Given problem A: In the forum post about looping over two DataFrames to find sentence segments, which DataFrame column holds the pairs of starting words?
Given problem B: Transcribe the forum post about looping over two DataFrames, everything from "To do this, I" down to "to solve this.".
Given problem C: Go on with the forum post about looping over two DataFrames to find sentence segments, starting after its last sentence.

Document section:

================

-2

I am trying to select segments/ clauses of sentences, based on word pairs with which the segments should start. For example, I am interested in sentence segments that start with "what does" or "what is', etc.

To do this, I am looping over two DataFrames, using an if statement inside a for loop as shown below. The first DataFrame df1['Sentence'] contains the sentences. The other df2['First2'] contains the pairs of starting words. However, the function seems to loop only over the first word pair in the for loop - after the first item, it does not return to the for loop. My code seems to work when I would pass lists to it, but not when I pass DataFrames. I have tried the solutions mentioned in Pythonic way to combine FOR loop and IF statement. But they do not work for my DataFrame. I would love to know how to solve this.

================

Dataset:
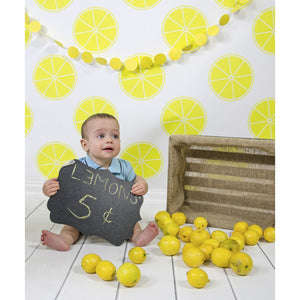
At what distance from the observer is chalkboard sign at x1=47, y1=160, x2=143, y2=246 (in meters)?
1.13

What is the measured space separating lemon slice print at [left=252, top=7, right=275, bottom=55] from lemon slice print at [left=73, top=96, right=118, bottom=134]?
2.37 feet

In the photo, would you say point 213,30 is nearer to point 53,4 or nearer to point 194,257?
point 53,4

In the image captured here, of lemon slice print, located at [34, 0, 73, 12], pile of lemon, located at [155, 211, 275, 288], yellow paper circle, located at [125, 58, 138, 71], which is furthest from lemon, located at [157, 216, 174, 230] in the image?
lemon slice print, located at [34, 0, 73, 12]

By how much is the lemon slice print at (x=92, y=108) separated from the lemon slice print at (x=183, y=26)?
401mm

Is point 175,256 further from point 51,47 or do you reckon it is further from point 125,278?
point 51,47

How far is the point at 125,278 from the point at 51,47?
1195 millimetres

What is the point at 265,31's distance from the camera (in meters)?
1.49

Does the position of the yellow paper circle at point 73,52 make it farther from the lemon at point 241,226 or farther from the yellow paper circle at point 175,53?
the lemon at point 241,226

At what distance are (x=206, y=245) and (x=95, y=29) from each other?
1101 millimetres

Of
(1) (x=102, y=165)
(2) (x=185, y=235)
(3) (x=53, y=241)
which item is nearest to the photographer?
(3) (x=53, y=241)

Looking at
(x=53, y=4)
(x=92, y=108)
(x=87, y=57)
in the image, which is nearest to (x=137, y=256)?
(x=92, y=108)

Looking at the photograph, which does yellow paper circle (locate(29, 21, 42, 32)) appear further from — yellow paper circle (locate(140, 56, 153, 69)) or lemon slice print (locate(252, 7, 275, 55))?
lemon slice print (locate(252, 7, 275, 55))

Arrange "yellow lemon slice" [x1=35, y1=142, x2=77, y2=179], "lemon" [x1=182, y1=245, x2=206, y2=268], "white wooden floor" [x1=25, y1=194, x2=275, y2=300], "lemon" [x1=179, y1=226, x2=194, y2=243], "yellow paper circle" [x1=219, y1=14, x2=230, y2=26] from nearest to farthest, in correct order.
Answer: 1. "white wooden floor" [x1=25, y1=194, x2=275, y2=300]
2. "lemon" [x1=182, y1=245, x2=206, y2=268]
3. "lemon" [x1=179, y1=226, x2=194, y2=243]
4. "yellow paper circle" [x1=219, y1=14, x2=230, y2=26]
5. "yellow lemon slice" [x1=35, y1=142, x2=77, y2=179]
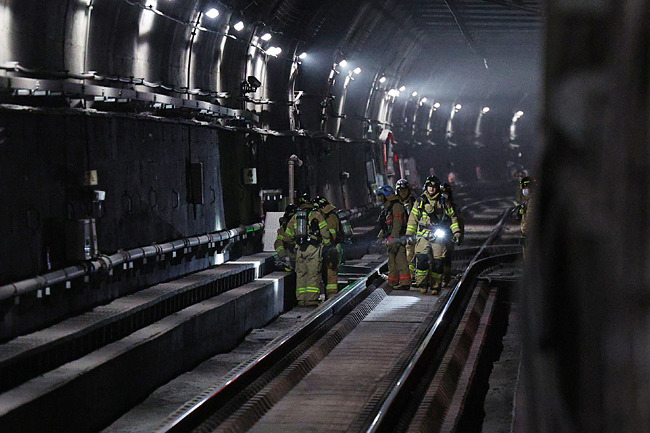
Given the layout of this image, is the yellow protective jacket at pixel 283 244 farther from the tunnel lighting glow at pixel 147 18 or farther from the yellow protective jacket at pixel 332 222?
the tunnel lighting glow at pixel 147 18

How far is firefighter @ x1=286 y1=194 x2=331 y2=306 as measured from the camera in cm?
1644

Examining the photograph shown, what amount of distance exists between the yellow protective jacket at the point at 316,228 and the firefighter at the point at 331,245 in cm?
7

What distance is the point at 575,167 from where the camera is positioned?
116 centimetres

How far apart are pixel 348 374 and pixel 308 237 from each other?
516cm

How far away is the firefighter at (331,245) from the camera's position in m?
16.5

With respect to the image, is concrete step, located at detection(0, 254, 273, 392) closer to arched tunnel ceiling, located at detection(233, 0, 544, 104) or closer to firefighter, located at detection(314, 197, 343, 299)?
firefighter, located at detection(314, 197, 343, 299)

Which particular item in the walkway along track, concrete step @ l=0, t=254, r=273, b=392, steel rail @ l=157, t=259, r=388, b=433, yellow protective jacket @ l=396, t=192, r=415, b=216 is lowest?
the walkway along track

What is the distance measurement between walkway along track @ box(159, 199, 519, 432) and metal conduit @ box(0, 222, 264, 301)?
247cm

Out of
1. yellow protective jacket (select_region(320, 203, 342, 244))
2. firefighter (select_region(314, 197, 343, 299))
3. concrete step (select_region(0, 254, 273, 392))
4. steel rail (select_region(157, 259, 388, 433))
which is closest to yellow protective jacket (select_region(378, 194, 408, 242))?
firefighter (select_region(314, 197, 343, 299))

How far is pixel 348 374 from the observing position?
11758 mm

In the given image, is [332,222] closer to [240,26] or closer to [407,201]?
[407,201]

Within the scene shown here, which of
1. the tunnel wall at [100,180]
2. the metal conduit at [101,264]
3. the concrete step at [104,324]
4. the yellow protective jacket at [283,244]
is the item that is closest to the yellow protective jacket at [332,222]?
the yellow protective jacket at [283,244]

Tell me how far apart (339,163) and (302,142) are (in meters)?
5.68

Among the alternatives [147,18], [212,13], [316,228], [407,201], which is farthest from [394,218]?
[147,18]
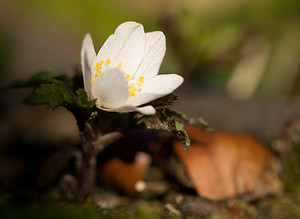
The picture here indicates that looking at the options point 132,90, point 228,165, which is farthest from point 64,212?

================

Exercise response A: df2['First2']

Exercise response B:
To do this, I am looping over two DataFrames, using an if statement inside a for loop as shown below. The first DataFrame df1['Sentence'] contains the sentences. The other df2['First2'] contains the pairs of starting words. However, the function seems to loop only over the first word pair in the for loop - after the first item, it does not return to the for loop. My code seems to work when I would pass lists to it, but not when I pass DataFrames. I have tried the solutions mentioned in Pythonic way to combine FOR loop and IF statement. But they do not work for my DataFrame. I would love to know how to solve this.

Exercise response C:
DataFrames:

   'Sentence'                                   'First2'     
0  If this is a string what does it say?      0  what does    
1  And this is a string, should it say more?  1  should it    
2  This is yet another string.                2

My code looks as follows:

import pandas as pd    
a = df1['Sentence']
b = df2['First2'] 

#The function seems to loop over all r's but not over all b's:
def func(r): 
    for i in b:
        if i in r:
            # The following line selects the sentence segment that starts with 
            # the words in `First2`, up to the end of the sentence.
            q = r[r.index(i):] 
            return q
        else:
            return ''

df1['Clauses'] = a.apply(func)

This is the result:

what does it say?

This is correct but incomplete. The code seems to loop over all r's but not over all b's. How to get the desired result, as below?

what does it say?
should it say more?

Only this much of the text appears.